So muss sich auf Kuba seit 1959 bis heute ein jeder Impfen und regelmässig untersuchen lassen, von einem Arzt oder einer Krankenschwester. Kommt er dieser Pflicht nicht nach, so wird er per Polizei ins Spital gebracht und Zwangsuntersucht. Diesem Schritt Castros konnten sich auch die Aguaticos hier oben nicht widersetzen. Bis heute leben sie zwar in den Mogotes über dem Tal von Viñales als Selbstversorger, doch auch hier kommt jährlich einmal eine Krankenschwester auf Besuch um zu impfen und die Bewohner nach ihrem Wohlbefinden zu befragen, die Frauen müssen sich alle drei Jahre frauenärztlich untersuchen lassen. Bei einer der Familien werden wir eingeladen zum Kaffee trinken. Zu sehen ist wie sie immer noch fast vollständig Selbstversorger sind. Selbst der Kaffee der serviert wird kommt aus dem eigenen Garten. Auf was sie besonders Stolz sind, ist die neue Solaranlage im Garten, die sie kürzlich vom Bart, wie Fidel hier genannt wir bekommen haben. Aus Angst vor seinem Regime wagt es kaum jemand den vollen Namen von Fidel Castro ins Maul zu nehmen. Der Strom der Solarzellen reicht für zwei Lampen, die der Nacht nun etwas an Länge abringen. Damit hat auch hier fernab von allem etwas Modernität Einzug erhalten.

Die Aussicht über das Tal von Viñales, ist mit Worten kaum zu beschreiben. Die vielen Tabakfelder leuchten in der abendlichen Sonne. Einblicke ins bäuerliche Leben, faszinierende Naturerlebnisse und ein Kuba wie es kubanischer nicht sein könnte, das ist was ich heute erleben durfte. Die Sonne hat sich längst vom Tag verabschiedet wie die ersten Häuser von Viñales erreicht werden. Müde und durchnässt, von oben bis unten verschmutzt, werde ich zuhause bei meiner Gastfamilie herzlich empfangen. Den Kleidern und Schuhen wegen solle ich mir keine Gedanken machen, die Nachbarin werde morgen zum Fluss gehen, um zu waschen. Ob ich hungrig sei, das Nachtessen sei in Kürze fertig.


Viñales / Kuba

Dies war ein Tag auf Kuba, einem Land das fasziniert, in seiner Art und Weise unvergleichlich ist auf Erden.

== Material erkunden ==
(1) Beantworte anhand des Dokumentauszugs über Viñales folgende Fragen:
(a) Wie oft kommt eine Krankenschwester zu den Aguaticos in den Mogotes?
(b) Wofür reicht der Strom der Solarzellen?
(c) Wer wird am nächsten Tag zum Fluss gehen, um zu waschen?
(2) Schreibe den Abschnitt des Dokumentauszugs über Viñales um, der mit den Worten "Die Aussicht über" beginnt und mit "in Kürze fertig." endet. Setze dabei "Maisfelder" anstelle von "Tabakfelder" ein.

== Gegebene Daten ==
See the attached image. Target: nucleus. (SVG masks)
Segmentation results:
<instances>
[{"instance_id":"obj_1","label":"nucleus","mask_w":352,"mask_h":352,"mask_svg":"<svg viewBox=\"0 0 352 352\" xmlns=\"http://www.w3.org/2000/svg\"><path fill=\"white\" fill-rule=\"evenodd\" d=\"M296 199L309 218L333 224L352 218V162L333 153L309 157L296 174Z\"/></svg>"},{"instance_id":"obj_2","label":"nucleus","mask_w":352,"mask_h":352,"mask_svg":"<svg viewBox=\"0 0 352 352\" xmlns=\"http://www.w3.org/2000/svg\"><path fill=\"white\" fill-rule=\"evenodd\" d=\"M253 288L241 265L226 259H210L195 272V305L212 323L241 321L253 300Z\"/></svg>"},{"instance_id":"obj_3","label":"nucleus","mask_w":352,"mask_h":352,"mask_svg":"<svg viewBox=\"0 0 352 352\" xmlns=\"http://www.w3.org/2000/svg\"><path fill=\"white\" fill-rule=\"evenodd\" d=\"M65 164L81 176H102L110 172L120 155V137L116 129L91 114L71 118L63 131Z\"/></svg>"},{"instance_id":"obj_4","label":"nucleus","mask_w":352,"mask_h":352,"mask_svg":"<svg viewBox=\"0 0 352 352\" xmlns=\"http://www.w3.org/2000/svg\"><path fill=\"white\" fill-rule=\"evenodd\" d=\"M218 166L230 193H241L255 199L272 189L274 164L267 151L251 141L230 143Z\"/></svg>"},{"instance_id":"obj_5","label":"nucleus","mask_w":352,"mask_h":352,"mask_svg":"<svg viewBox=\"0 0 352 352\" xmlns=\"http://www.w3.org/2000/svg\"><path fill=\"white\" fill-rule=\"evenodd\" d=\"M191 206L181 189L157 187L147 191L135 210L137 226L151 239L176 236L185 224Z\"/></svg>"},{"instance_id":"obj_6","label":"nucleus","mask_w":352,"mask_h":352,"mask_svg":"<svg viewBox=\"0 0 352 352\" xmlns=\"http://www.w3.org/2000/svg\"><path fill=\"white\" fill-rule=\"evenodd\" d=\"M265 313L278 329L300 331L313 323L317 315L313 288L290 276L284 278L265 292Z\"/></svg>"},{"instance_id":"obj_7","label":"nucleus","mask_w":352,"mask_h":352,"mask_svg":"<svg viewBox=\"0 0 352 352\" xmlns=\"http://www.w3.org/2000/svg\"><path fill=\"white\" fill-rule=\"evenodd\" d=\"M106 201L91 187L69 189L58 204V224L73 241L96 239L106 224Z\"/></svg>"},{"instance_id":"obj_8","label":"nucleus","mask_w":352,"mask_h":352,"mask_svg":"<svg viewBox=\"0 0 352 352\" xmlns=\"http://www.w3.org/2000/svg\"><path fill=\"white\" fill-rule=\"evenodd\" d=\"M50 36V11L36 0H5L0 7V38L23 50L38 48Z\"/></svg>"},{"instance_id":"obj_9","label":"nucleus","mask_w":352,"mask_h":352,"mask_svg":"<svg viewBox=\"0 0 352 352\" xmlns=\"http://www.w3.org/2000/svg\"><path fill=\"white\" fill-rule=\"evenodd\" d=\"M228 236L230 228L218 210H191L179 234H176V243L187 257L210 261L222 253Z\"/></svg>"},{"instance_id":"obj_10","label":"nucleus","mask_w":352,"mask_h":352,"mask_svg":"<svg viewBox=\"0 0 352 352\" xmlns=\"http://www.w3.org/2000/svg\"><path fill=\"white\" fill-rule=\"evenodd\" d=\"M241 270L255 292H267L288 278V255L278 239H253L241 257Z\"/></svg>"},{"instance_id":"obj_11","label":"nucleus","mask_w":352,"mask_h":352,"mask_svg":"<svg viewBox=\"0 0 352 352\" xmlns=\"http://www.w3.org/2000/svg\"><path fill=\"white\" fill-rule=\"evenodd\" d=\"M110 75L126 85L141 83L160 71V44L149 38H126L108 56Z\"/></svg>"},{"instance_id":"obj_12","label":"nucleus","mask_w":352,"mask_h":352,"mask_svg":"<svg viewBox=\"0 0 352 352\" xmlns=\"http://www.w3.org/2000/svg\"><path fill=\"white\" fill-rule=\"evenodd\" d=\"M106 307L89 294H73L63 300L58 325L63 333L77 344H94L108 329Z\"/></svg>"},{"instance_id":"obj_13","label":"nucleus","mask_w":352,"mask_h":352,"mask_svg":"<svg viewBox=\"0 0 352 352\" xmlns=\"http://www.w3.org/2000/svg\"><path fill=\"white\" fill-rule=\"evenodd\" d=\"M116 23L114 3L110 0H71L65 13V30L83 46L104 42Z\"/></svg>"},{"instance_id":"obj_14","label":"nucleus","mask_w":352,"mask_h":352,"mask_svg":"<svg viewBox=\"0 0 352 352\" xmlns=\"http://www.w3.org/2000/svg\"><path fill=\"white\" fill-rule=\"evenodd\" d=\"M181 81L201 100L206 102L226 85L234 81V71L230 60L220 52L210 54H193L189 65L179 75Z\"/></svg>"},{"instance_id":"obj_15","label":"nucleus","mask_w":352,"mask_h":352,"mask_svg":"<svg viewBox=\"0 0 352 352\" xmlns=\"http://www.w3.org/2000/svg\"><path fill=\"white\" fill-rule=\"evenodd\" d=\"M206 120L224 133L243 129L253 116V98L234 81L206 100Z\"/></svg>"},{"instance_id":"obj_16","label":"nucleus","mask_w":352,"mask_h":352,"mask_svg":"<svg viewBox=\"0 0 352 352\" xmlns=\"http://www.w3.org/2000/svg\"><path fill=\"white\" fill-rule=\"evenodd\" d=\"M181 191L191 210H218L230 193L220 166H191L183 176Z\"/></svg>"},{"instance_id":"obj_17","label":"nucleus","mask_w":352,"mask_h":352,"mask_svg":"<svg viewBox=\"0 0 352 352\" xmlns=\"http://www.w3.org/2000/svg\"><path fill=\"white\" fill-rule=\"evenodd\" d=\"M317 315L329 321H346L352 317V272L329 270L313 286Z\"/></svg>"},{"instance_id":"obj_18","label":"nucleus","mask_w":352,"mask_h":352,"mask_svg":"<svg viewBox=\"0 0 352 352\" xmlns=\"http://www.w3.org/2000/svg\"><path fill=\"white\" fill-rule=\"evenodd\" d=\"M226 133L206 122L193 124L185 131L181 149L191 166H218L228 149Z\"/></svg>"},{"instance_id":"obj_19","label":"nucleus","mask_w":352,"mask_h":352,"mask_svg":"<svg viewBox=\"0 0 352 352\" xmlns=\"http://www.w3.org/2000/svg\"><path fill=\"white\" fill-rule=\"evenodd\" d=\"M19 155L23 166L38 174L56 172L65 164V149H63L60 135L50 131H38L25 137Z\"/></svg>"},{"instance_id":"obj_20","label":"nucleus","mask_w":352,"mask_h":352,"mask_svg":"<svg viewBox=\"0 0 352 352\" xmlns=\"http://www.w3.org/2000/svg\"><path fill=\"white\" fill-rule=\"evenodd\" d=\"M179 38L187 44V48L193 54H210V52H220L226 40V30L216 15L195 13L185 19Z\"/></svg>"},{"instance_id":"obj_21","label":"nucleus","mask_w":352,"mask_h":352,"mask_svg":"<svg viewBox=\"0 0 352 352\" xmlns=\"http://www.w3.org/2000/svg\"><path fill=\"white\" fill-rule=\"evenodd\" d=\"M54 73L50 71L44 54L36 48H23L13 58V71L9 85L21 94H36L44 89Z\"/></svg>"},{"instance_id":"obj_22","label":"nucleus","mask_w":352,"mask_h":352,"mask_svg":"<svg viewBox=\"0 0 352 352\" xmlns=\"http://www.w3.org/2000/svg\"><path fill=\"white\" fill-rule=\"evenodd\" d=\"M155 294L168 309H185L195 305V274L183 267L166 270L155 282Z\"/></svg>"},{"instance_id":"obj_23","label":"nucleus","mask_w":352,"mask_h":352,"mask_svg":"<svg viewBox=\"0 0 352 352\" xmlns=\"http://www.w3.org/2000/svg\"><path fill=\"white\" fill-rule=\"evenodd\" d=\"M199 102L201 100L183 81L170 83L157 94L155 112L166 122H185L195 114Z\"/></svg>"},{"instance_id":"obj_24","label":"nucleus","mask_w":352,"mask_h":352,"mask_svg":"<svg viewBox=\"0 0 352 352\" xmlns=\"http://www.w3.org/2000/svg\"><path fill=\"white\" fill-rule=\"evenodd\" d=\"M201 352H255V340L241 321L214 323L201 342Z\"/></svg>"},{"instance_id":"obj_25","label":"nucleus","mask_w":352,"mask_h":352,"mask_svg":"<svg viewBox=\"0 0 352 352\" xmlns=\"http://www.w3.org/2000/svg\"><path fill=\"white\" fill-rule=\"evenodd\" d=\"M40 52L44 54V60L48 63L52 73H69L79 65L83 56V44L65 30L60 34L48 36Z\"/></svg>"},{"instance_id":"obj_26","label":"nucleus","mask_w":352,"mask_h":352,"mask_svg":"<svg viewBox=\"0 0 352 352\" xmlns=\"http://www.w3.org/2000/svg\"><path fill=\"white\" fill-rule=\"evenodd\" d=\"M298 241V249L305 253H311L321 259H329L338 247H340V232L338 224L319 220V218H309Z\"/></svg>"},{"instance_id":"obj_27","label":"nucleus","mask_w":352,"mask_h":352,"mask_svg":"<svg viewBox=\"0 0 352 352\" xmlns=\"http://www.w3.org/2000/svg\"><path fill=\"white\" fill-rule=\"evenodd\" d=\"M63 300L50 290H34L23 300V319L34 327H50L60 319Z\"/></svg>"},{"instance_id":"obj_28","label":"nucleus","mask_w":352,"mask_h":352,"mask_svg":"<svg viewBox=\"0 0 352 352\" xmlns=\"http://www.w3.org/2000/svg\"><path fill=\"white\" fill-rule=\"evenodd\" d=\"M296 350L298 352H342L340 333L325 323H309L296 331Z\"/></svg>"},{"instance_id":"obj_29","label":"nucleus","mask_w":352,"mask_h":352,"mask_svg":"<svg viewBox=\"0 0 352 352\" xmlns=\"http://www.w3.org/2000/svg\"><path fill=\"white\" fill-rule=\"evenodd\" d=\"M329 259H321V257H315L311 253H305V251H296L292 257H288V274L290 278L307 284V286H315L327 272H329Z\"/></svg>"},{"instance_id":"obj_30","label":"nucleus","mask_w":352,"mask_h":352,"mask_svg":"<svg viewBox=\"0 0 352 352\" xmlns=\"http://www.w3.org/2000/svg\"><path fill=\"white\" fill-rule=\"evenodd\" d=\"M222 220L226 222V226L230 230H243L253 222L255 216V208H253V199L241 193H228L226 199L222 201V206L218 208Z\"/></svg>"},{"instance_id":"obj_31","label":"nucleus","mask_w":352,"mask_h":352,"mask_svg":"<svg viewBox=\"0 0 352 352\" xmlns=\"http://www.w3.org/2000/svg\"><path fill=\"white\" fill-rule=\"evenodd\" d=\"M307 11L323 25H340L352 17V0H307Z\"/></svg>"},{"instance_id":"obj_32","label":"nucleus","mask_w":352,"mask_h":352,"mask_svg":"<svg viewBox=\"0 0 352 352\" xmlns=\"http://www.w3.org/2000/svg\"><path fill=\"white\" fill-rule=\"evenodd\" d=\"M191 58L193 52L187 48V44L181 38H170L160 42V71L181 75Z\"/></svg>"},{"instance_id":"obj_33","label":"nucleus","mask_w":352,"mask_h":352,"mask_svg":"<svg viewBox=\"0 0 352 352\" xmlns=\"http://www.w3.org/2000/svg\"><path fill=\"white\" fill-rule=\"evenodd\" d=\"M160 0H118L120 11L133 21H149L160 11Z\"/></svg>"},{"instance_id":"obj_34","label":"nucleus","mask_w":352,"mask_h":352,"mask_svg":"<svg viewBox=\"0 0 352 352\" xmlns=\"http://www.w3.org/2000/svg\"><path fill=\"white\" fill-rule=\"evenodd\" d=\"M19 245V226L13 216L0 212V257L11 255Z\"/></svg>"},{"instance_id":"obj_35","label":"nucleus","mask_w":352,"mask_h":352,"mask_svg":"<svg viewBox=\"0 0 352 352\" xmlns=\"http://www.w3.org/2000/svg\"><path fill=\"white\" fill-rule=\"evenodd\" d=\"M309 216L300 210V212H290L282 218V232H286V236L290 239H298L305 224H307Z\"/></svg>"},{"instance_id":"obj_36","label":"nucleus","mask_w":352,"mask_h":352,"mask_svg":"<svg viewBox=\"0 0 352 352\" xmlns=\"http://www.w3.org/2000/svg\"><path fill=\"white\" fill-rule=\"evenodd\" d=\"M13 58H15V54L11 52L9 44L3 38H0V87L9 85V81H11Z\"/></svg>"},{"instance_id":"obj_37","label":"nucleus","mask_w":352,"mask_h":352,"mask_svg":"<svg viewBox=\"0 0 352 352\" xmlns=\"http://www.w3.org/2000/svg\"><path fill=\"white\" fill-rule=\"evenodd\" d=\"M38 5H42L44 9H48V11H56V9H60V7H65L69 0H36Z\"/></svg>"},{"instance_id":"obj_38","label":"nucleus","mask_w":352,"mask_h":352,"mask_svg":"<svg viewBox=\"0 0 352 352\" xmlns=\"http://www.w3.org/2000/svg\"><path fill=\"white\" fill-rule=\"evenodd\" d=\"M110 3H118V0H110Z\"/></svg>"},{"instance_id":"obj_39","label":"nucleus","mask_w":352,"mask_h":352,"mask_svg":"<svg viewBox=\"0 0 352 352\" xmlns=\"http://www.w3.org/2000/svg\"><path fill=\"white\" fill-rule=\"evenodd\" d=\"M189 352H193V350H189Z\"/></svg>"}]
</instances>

== Ergebnisse der Übung ==
(1)
(a) Einmal jährlich.
(b) Für zwei Lampen.
(c) Die Nachbarin.

(2)
Die Aussicht über das Tal von Viñales, ist mit Worten kaum zu beschreiben. Die vielen Maisfelder leuchten in der abendlichen Sonne. Einblicke ins bäuerliche Leben, faszinierende Naturerlebnisse und ein Kuba wie es kubanischer nicht sein könnte, das ist was ich heute erleben durfte. Die Sonne hat sich längst vom Tag verabschiedet wie die ersten Häuser von Viñales erreicht werden. Müde und durchnässt, von oben bis unten verschmutzt, werde ich zuhause bei meiner Gastfamilie herzlich empfangen. Den Kleidern und Schuhen wegen solle ich mir keine Gedanken machen, die Nachbarin werde morgen zum Fluss gehen, um zu waschen. Ob ich hungrig sei, das Nachtessen sei in Kürze fertig.